--- begin ---
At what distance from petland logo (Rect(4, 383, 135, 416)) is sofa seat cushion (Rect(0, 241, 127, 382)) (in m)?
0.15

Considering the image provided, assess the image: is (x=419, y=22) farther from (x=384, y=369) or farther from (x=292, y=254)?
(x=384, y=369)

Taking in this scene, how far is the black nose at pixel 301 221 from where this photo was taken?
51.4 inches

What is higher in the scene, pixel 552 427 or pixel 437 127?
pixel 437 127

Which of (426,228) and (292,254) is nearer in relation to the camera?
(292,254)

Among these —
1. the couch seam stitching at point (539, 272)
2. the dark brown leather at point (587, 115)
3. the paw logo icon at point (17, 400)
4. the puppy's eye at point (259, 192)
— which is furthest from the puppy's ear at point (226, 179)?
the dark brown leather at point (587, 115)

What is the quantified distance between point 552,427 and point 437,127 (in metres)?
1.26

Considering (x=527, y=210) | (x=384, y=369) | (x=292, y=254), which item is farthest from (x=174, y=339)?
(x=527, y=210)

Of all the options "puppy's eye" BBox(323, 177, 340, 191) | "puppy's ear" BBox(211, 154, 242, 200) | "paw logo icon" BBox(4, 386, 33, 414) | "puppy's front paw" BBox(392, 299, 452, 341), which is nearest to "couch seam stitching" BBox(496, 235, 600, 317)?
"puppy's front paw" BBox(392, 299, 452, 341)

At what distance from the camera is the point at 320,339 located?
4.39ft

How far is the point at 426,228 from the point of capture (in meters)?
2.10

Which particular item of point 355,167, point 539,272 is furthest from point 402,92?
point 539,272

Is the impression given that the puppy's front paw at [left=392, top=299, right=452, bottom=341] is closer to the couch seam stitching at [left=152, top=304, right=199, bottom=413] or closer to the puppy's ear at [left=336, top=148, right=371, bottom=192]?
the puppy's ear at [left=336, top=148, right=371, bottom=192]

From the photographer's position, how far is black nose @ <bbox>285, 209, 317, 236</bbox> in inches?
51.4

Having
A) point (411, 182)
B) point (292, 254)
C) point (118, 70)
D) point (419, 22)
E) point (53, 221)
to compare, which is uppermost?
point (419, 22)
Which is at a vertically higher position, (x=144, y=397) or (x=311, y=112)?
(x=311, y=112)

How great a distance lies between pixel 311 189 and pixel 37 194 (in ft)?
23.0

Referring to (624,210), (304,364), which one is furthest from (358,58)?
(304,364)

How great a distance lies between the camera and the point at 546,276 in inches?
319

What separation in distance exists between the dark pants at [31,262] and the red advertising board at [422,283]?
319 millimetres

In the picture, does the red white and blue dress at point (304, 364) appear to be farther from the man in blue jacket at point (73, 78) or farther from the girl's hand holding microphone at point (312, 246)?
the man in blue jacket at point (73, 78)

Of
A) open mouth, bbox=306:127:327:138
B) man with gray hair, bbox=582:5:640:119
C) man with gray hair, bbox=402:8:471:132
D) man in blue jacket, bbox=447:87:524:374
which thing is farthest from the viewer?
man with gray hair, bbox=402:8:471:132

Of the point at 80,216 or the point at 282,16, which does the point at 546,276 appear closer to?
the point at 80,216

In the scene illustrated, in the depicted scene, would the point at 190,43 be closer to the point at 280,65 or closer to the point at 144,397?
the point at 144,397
--- end ---
• _WRITTEN EXERCISE_: Rewrite all the rows above with each "couch seam stitching" changed to "sofa seam stitching", leaving everything else unchanged.

• _WORKED SOLUTION_:
At what distance from petland logo (Rect(4, 383, 135, 416)) is sofa seat cushion (Rect(0, 241, 127, 382)) (in m)?
0.15

Considering the image provided, assess the image: is (x=419, y=22) farther from (x=384, y=369) or farther from (x=292, y=254)?
(x=384, y=369)

Taking in this scene, how far is the black nose at pixel 301 221 from where this photo was taken?
51.4 inches

What is higher in the scene, pixel 552 427 or pixel 437 127?
pixel 437 127

Which of (426,228) and (292,254) is nearer in relation to the camera?
(292,254)

Among these —
1. the sofa seam stitching at point (539, 272)
2. the dark brown leather at point (587, 115)
3. the paw logo icon at point (17, 400)
4. the puppy's eye at point (259, 192)
— which is furthest from the puppy's ear at point (226, 179)?
the dark brown leather at point (587, 115)

What is the quantified distance between point 552,427 and point 437,127 (in metres)?
1.26

Considering (x=527, y=210) | (x=384, y=369) | (x=292, y=254), which item is farthest from (x=174, y=339)?
(x=527, y=210)

Of all the options "puppy's eye" BBox(323, 177, 340, 191) | "puppy's ear" BBox(211, 154, 242, 200) | "paw logo icon" BBox(4, 386, 33, 414) | "puppy's front paw" BBox(392, 299, 452, 341), which is nearest to "sofa seam stitching" BBox(496, 235, 600, 317)?
"puppy's front paw" BBox(392, 299, 452, 341)

At what distance from the camera is the point at 320,339 located?
4.39ft

How far is the point at 426,228 from the point of capture (in meters)?
2.10

Which particular item of point 355,167, point 539,272 is furthest from point 402,92?
point 539,272

Is the impression given that the puppy's front paw at [left=392, top=299, right=452, bottom=341] is closer to the sofa seam stitching at [left=152, top=304, right=199, bottom=413] or closer to the puppy's ear at [left=336, top=148, right=371, bottom=192]?
the puppy's ear at [left=336, top=148, right=371, bottom=192]

From the photographer's position, how far is black nose @ <bbox>285, 209, 317, 236</bbox> in inches?
51.4

Having
A) point (411, 182)
B) point (292, 254)
C) point (118, 70)
D) point (419, 22)
E) point (53, 221)
to compare, which is uppermost?
point (419, 22)
Which is at a vertically higher position, (x=144, y=397) or (x=311, y=112)?
(x=311, y=112)

How great a distance lies between pixel 311 189 and pixel 37 194 (in ft)?
23.0

Referring to (624,210), (304,364), which one is furthest from (358,58)?
(304,364)

How great a distance lies between the camera and the point at 546,276 in inches?
319

What separation in distance exists between the dark pants at [31,262] and the red advertising board at [422,283]?
319 millimetres

In the picture, does the red white and blue dress at point (304, 364) appear to be farther from the man in blue jacket at point (73, 78) or farther from the girl's hand holding microphone at point (312, 246)?
the man in blue jacket at point (73, 78)

Of
A) open mouth, bbox=306:127:327:138
B) man with gray hair, bbox=582:5:640:119
C) man with gray hair, bbox=402:8:471:132
D) man in blue jacket, bbox=447:87:524:374
which thing is farthest from the viewer?
man with gray hair, bbox=402:8:471:132

Of the point at 80,216 or the point at 282,16, which does the point at 546,276 appear closer to?
the point at 80,216

In the scene illustrated, in the depicted scene, would the point at 190,43 be closer to the point at 280,65 or closer to the point at 144,397?
the point at 144,397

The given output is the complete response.